In full and without alteration, repeat the material.
-------------------------
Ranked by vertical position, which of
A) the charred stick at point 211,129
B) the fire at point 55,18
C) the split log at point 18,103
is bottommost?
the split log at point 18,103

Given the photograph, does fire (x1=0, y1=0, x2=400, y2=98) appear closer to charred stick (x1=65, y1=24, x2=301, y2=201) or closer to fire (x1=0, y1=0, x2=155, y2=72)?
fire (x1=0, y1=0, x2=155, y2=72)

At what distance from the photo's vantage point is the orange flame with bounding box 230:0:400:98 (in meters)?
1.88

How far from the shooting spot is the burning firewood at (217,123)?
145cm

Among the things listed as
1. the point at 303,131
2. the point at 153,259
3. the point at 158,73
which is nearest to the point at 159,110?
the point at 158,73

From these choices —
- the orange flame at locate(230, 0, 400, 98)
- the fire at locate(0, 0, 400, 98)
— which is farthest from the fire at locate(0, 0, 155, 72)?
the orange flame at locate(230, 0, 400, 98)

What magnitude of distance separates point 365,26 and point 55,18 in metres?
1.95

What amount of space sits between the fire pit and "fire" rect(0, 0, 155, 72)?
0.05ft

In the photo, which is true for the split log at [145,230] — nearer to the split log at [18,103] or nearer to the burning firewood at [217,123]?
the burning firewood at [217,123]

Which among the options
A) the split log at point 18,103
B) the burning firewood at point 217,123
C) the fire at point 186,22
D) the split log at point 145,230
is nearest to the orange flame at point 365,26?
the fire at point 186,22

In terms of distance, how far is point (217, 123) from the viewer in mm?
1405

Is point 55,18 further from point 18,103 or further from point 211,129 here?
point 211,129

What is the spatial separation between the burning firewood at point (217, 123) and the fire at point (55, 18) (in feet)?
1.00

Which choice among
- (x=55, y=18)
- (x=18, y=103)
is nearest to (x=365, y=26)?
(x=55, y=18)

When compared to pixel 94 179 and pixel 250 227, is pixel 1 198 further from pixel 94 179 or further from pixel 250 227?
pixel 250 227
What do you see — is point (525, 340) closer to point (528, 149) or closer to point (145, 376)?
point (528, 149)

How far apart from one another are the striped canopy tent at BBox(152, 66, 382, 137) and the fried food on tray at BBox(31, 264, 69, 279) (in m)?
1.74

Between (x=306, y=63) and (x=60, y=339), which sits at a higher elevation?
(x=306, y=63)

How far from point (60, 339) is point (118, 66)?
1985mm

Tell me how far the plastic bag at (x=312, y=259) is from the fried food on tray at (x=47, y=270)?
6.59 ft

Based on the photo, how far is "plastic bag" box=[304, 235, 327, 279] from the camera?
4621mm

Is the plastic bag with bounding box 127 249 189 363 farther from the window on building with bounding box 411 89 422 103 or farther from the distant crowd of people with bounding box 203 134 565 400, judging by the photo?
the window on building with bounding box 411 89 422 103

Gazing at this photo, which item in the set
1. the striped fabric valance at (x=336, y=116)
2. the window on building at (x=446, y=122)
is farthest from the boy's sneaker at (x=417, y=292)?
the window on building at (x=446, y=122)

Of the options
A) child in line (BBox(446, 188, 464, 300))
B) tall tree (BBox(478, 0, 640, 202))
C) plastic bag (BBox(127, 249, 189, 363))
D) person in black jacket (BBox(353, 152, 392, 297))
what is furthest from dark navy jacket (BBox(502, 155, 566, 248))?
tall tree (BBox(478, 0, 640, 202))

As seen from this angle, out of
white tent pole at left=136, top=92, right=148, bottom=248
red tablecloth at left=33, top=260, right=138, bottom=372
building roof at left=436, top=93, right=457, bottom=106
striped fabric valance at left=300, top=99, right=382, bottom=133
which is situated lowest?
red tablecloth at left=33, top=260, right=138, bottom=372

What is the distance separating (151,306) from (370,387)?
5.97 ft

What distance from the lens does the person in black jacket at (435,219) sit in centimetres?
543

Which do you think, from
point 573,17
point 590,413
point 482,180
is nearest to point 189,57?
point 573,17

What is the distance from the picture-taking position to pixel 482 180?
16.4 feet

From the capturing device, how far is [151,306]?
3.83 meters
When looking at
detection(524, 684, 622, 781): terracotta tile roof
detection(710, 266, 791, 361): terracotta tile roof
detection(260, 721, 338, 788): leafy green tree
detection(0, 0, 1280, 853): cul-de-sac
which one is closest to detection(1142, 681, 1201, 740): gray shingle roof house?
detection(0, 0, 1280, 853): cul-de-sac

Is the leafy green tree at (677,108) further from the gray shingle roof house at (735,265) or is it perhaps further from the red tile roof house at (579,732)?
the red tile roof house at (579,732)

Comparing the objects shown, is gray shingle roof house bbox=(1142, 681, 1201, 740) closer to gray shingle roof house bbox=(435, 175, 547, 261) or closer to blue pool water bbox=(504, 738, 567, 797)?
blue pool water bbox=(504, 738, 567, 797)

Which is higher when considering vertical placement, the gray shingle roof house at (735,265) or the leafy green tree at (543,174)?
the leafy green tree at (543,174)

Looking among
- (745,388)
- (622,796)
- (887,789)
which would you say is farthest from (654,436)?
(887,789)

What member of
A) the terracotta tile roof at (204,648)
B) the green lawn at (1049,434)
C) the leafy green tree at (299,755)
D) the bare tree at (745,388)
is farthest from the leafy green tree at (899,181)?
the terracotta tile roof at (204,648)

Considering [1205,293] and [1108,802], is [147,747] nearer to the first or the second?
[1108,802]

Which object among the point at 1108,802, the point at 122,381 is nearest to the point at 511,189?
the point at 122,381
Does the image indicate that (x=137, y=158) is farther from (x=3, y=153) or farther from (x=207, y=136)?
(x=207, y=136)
-------------------------
_Expected answer_
Ranked by vertical position, which of
A) the charred stick at point 211,129
B) the fire at point 55,18
C) the split log at point 18,103
is bottommost?
the split log at point 18,103

Given the photograph, does fire (x1=0, y1=0, x2=400, y2=98) appear closer to charred stick (x1=65, y1=24, x2=301, y2=201) or closer to fire (x1=0, y1=0, x2=155, y2=72)?
fire (x1=0, y1=0, x2=155, y2=72)

At what distance from the photo's vantage point is the orange flame with bounding box 230:0:400:98 (in meters)?
1.88

How far from the shooting spot is the burning firewood at (217,123)?
145cm

Among the things listed as
1. the point at 303,131
2. the point at 153,259
3. the point at 158,73
which is nearest to the point at 159,110?
the point at 158,73

From these choices —
- the orange flame at locate(230, 0, 400, 98)
- the fire at locate(0, 0, 400, 98)
— which is farthest from the fire at locate(0, 0, 155, 72)?
the orange flame at locate(230, 0, 400, 98)

What magnitude of distance separates point 365,26 and point 55,18 in metres?
1.95

What amount of space sits between the fire pit and "fire" rect(0, 0, 155, 72)?
0.05ft

In the photo, which is true for the split log at [145,230] — nearer to the split log at [18,103] or nearer to the burning firewood at [217,123]?
the burning firewood at [217,123]

Which among the options
A) the split log at point 18,103
B) the burning firewood at point 217,123
C) the fire at point 186,22
D) the split log at point 145,230
is nearest to the orange flame at point 365,26?
the fire at point 186,22

In terms of distance, how far is point (217, 123) from the viewer in mm?
1405

Is point 55,18 further from point 18,103 or further from point 211,129 here?
point 211,129

What is the spatial separation between the burning firewood at point (217, 123) and the fire at point (55, 18) (in feet)?
1.00

Which choice among
- (x=55, y=18)
- (x=18, y=103)
is nearest to (x=365, y=26)?
(x=55, y=18)

When compared to pixel 94 179 and pixel 250 227, is pixel 1 198 further from pixel 94 179 or further from pixel 250 227?
pixel 250 227
What do you see — is point (525, 340) closer to point (528, 149) or closer to point (145, 376)?
point (528, 149)

How far apart from one another are the striped canopy tent at BBox(152, 66, 382, 137) and the fried food on tray at BBox(31, 264, 69, 279) (in m)?
1.74

Between (x=306, y=63) and (x=60, y=339), which sits at a higher elevation?
(x=306, y=63)

How far from point (60, 339) is point (118, 66)?
1985mm

Tell me how far the plastic bag at (x=312, y=259) is from the fried food on tray at (x=47, y=270)?
6.59 ft

Based on the photo, how far is "plastic bag" box=[304, 235, 327, 279] from the camera?
4621mm

Is the plastic bag with bounding box 127 249 189 363 farther from the window on building with bounding box 411 89 422 103 or farther from the distant crowd of people with bounding box 203 134 565 400, judging by the photo?
the window on building with bounding box 411 89 422 103

Gazing at this photo, which item in the set
1. the striped fabric valance at (x=336, y=116)
2. the window on building at (x=446, y=122)
is farthest from the boy's sneaker at (x=417, y=292)?
the window on building at (x=446, y=122)

Of the options
A) child in line (BBox(446, 188, 464, 300))
B) tall tree (BBox(478, 0, 640, 202))
C) plastic bag (BBox(127, 249, 189, 363))
D) person in black jacket (BBox(353, 152, 392, 297))
what is furthest from dark navy jacket (BBox(502, 155, 566, 248))?
tall tree (BBox(478, 0, 640, 202))

As seen from this angle, out of
white tent pole at left=136, top=92, right=148, bottom=248
red tablecloth at left=33, top=260, right=138, bottom=372
building roof at left=436, top=93, right=457, bottom=106
striped fabric valance at left=300, top=99, right=382, bottom=133
which is situated lowest?
red tablecloth at left=33, top=260, right=138, bottom=372

What is the distance separating (151,306) from (370,387)?
5.97 ft

What distance from the lens does the person in black jacket at (435,219) sit in centimetres?
543

Which do you think, from
point 573,17
point 590,413
point 482,180
is nearest to point 189,57?
point 573,17

What is the distance from the picture-taking position to pixel 482 180?
16.4 feet

From the capturing device, how far is [151,306]?
3.83 meters
When looking at
detection(524, 684, 622, 781): terracotta tile roof
detection(710, 266, 791, 361): terracotta tile roof
detection(260, 721, 338, 788): leafy green tree
detection(0, 0, 1280, 853): cul-de-sac
which one is closest to detection(1142, 681, 1201, 740): gray shingle roof house?
detection(0, 0, 1280, 853): cul-de-sac

Is the leafy green tree at (677,108) further from the gray shingle roof house at (735,265) or is it perhaps further from the red tile roof house at (579,732)?
the red tile roof house at (579,732)

Comparing the objects shown, is gray shingle roof house bbox=(1142, 681, 1201, 740) closer to gray shingle roof house bbox=(435, 175, 547, 261) or closer to blue pool water bbox=(504, 738, 567, 797)?
blue pool water bbox=(504, 738, 567, 797)

Which is higher when considering vertical placement, the gray shingle roof house at (735,265) or the leafy green tree at (543,174)?
the leafy green tree at (543,174)

Looking among
- (745,388)
- (622,796)
- (887,789)
which would you say is farthest from (654,436)?
(887,789)

What member of
A) the terracotta tile roof at (204,648)
B) the green lawn at (1049,434)
C) the leafy green tree at (299,755)
D) the bare tree at (745,388)
is farthest from the leafy green tree at (899,181)?
the terracotta tile roof at (204,648)

Considering [1205,293] and [1108,802], is [147,747] nearer to the first or the second?
[1108,802]

Which object among the point at 1108,802, the point at 122,381 is nearest to the point at 511,189?
the point at 122,381
Does the image indicate that (x=137, y=158) is farther from (x=3, y=153) or farther from (x=207, y=136)?
(x=207, y=136)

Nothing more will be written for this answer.